Large SMILES input & Standardised Molsearch ->Java ex

User d6c1b7eb8c

10-09-2009 12:47:39

 


Hi, I am aware that inputting huge SMILES is not necessarily what JChem is designed to be able to cope with, however I have come across a situation where JChem not only cannot perform a substrucure search successfully, but also causes a fatal Java OutOfMemory exception. I am looking for a way to ensure that my script runs smoothly, no matter what junk people put into it, so I'm not too interested if it actually performs the search on ridiculous molecules.

There is no problem when doing a MolSearch or Counting the Number of Heavy atoms of these smiles, the problem only arises when performing a StandardizedMolSearch().

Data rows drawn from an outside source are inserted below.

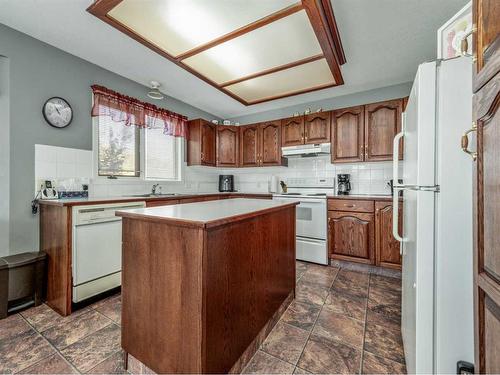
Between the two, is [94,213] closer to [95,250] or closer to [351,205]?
[95,250]

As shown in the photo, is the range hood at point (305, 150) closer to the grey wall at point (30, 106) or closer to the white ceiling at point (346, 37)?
the white ceiling at point (346, 37)

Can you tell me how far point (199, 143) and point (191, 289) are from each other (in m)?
3.07

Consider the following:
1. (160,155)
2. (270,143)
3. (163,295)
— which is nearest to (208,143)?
(160,155)

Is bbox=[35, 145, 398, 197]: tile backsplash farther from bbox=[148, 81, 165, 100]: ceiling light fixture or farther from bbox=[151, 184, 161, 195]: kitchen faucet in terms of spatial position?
bbox=[148, 81, 165, 100]: ceiling light fixture

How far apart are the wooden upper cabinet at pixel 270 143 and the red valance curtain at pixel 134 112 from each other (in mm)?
1349

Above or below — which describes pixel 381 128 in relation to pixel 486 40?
above

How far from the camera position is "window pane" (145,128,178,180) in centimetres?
331

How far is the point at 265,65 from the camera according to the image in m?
2.43

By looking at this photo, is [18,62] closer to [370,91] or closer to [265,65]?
[265,65]

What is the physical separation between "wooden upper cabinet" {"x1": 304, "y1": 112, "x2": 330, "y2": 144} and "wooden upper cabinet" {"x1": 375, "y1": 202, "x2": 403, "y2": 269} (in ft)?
4.05

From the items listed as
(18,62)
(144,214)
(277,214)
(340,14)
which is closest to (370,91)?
(340,14)

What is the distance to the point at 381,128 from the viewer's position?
9.70 feet

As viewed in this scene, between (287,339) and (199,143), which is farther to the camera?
(199,143)

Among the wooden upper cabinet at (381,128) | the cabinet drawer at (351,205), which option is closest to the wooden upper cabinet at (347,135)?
the wooden upper cabinet at (381,128)
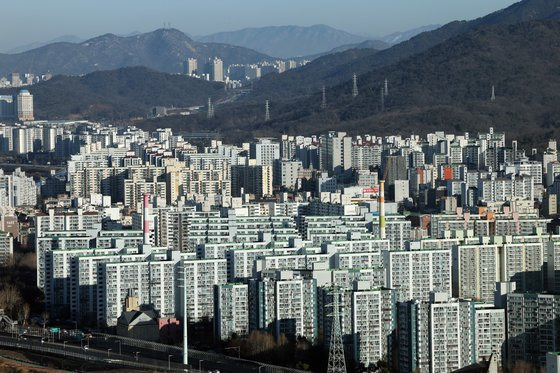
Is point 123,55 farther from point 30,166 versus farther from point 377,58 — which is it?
point 30,166

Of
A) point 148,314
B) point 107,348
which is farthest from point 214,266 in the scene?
point 107,348

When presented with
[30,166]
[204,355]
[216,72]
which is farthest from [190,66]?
[204,355]

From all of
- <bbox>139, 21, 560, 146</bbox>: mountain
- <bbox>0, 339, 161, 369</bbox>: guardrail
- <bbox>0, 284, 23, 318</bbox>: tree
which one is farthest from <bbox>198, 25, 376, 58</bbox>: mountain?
<bbox>0, 339, 161, 369</bbox>: guardrail

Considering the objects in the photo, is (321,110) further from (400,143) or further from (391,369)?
(391,369)

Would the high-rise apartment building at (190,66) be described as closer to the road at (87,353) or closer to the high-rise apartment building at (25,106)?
the high-rise apartment building at (25,106)

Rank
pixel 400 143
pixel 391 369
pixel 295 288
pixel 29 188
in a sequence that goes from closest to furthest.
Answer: pixel 391 369 < pixel 295 288 < pixel 29 188 < pixel 400 143

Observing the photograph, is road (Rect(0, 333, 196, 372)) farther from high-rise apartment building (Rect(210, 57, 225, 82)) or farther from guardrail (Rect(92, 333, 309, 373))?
high-rise apartment building (Rect(210, 57, 225, 82))
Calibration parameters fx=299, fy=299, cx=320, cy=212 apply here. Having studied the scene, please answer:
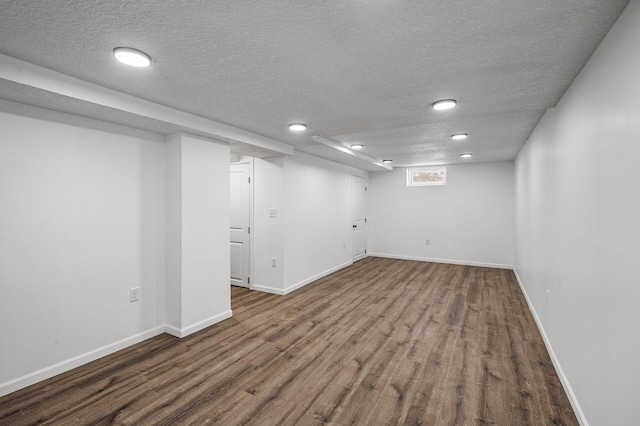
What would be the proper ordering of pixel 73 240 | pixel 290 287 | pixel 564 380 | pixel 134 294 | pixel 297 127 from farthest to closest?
pixel 290 287, pixel 297 127, pixel 134 294, pixel 73 240, pixel 564 380

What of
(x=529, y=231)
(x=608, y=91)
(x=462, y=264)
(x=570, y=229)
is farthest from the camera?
(x=462, y=264)

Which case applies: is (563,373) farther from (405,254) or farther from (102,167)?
(405,254)

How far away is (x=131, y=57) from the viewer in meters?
1.78

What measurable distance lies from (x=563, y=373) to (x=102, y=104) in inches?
160

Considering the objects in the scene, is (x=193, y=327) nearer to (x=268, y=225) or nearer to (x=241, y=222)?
(x=268, y=225)

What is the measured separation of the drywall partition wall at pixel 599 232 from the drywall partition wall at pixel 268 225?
3307 millimetres

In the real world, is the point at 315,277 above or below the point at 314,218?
below

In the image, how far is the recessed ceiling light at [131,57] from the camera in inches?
67.5

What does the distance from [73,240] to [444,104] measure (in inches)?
134

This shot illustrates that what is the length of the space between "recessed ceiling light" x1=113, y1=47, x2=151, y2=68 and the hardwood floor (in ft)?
7.39

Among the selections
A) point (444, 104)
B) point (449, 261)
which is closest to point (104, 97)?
point (444, 104)

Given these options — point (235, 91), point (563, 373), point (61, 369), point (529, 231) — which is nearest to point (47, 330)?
point (61, 369)

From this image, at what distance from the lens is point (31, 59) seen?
1.83 metres

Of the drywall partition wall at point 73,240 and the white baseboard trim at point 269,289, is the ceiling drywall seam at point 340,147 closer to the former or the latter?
the drywall partition wall at point 73,240
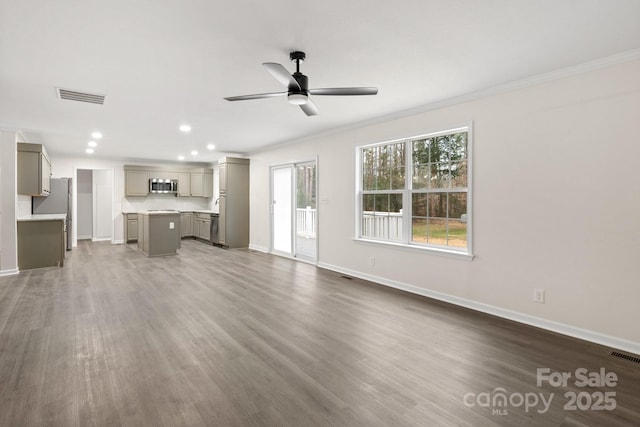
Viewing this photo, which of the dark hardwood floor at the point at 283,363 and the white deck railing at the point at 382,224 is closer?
the dark hardwood floor at the point at 283,363

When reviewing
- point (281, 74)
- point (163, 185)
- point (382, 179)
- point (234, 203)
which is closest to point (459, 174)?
A: point (382, 179)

I have also noticed that I cannot replicate the problem by placing one of the huge SMILES files on its own, and querying it, the only way I can replicate this error is by feeding in a large smiles file containing hundreds of thousands of molecules, where there is a section of these huge ones that it starts to fail upon.

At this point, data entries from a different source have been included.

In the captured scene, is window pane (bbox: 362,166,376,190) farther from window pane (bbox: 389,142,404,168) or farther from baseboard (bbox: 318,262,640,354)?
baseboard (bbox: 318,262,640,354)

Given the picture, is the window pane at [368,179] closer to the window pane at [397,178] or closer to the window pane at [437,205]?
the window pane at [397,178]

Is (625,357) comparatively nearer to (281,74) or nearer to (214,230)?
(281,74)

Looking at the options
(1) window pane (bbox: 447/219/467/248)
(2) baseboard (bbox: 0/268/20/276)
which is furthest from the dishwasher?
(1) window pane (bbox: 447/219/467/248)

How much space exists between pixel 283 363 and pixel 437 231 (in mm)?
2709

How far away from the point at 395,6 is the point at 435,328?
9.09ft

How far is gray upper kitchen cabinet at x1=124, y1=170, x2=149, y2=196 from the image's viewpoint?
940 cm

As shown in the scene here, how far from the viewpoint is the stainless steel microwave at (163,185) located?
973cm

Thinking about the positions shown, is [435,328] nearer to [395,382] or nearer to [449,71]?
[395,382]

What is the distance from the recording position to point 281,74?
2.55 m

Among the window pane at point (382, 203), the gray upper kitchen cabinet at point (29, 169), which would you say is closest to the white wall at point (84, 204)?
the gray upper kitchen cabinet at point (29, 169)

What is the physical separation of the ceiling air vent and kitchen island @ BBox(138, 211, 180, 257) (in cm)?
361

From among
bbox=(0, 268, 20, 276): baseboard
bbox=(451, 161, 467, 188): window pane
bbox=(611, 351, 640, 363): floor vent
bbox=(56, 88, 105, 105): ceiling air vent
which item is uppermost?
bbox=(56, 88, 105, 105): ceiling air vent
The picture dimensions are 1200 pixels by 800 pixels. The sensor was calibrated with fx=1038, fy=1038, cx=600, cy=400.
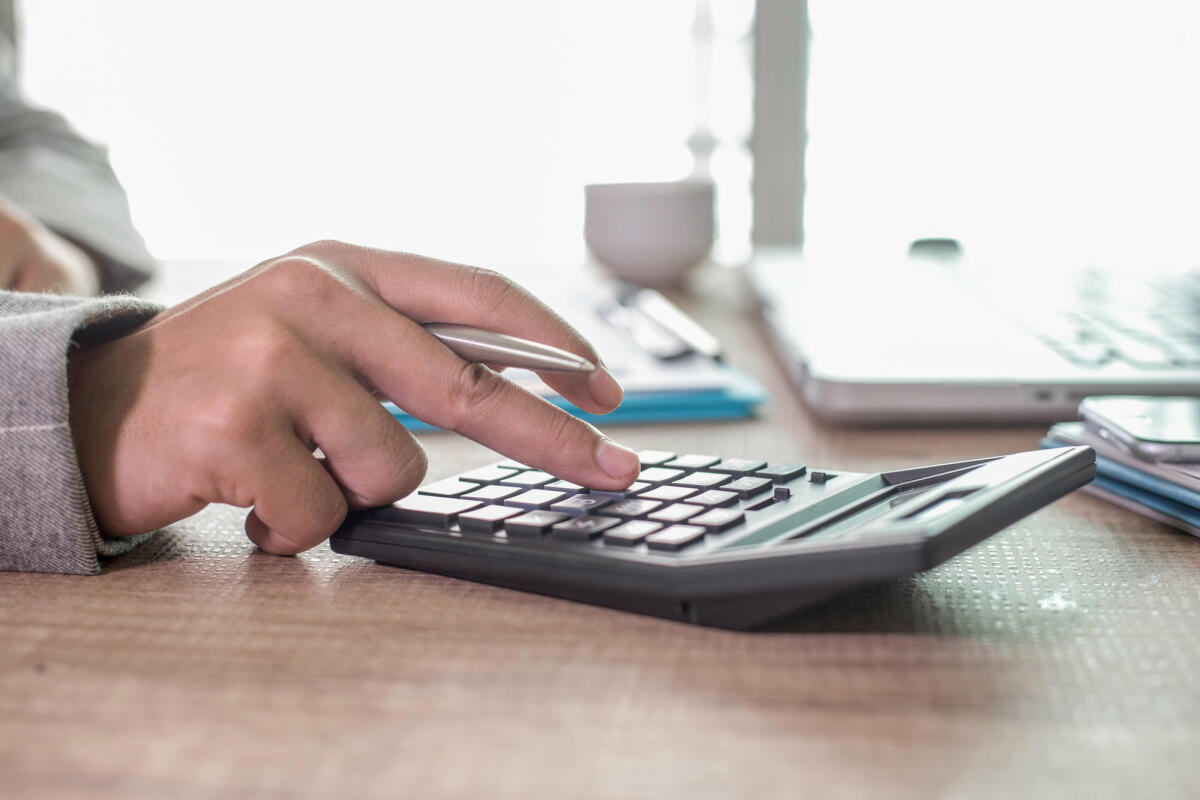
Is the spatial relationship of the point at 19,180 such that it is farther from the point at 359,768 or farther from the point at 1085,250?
the point at 1085,250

Do you know why this may be occurring, or any way to make it continue more gracefully?

Thanks,
Ben


 




 


Using the following code allows the code to continue to the next SMARTS query/SMILES target gracefully for a period of time;


 try:
    isMatching = subSearch.isMatching()


   except SearchException, e:
    sys.stderr.write(e.getMessage())
    sys.stderr.write("Search Exception on SMILES %s and SMARTS %s \n" % (smiles, Name))
   
   except Error, e:
    if errorCounter == 2:
     skipSMARTSdueToError = True
     break #or continue etc. to get it to move to next SMILES/SMARTS


however eventually an unavoidable  error occurs as the Java VM runs out of memory to write the error messages:


Java heap spaceTraceback (most recent call last):
  File "./JMasterGrep_err3.jy", line 212, in <module>
    sys.stderr.write("Java failed on SMILES %s and SMARTS %s \n" % (smiles, Name))
java.lang.OutOfMemoryError: Java heap space


java.lang.OutOfMemoryError: java.lang.OutOfMemoryError: Java heap space




The Error Stack that is produced is as follows:


java.lang.OutOfMemoryError: Java heap space


            at chemaxon.struc.CGraph.clonecopy(CGraph.java:1255)

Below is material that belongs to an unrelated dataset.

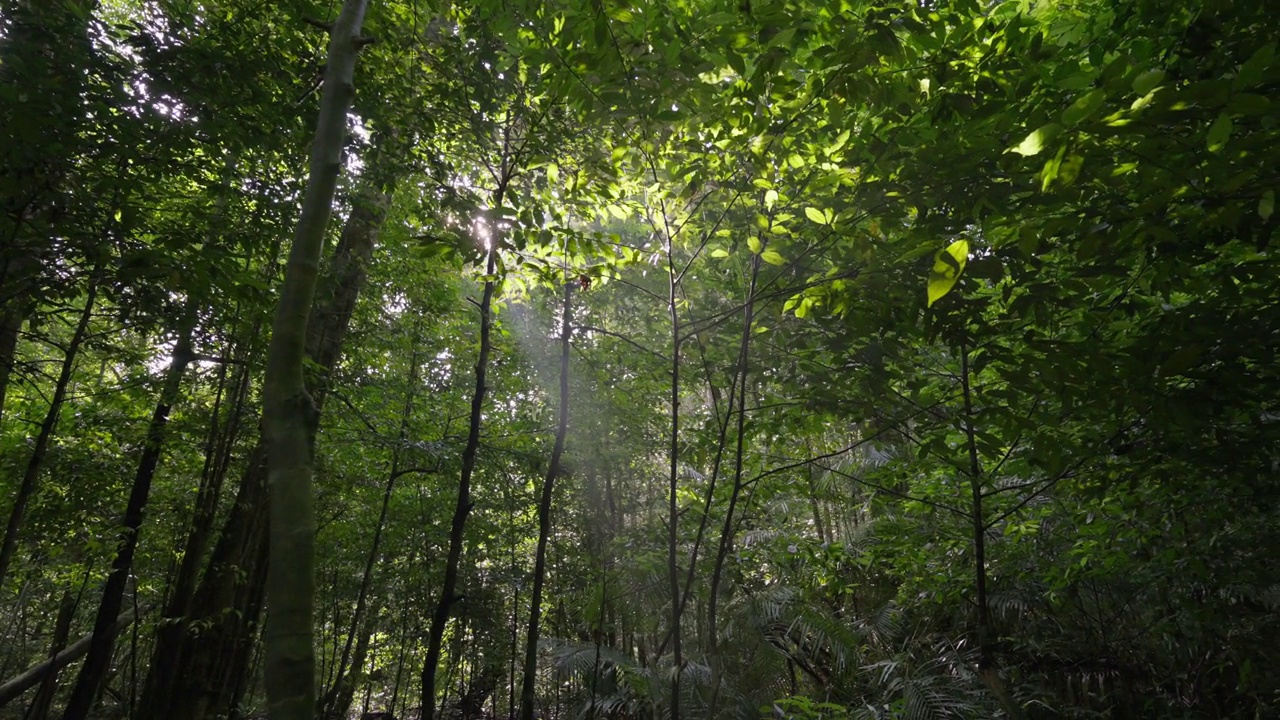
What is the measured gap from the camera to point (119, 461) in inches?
200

            at chemaxon.struc.MoleculeGraph.clonecopy(MoleculeGraph.java:1817)


            at chemaxon.struc.Molecule.clonecopyWithoutSgroups(Molecule.java:1115)


            at chemaxon.struc.Molecule.clonecopy(Molecule.java:971)


            at chemaxon.struc.Molecule.cloneMolecule(Molecule.java:1218)


            at chemaxon.struc.Molecule.clone(Molecule.java:1227)


            at chemaxon.sss.search.MolSearch.standardizeTarget(MolSearch.java:969)


            at chemaxon.sss.search.MolSearch.standardize(MolSearch.java:941)


            at chemaxon.sss.search.MolSearch.standardizeTarget(MolSearch.java:1331)


            at chemaxon.sss.search.MolSearch.initSearch(MolSearch.java:1159)


            at chemaxon.sss.search.MolSearch.isMatching(MolSearch.java:601)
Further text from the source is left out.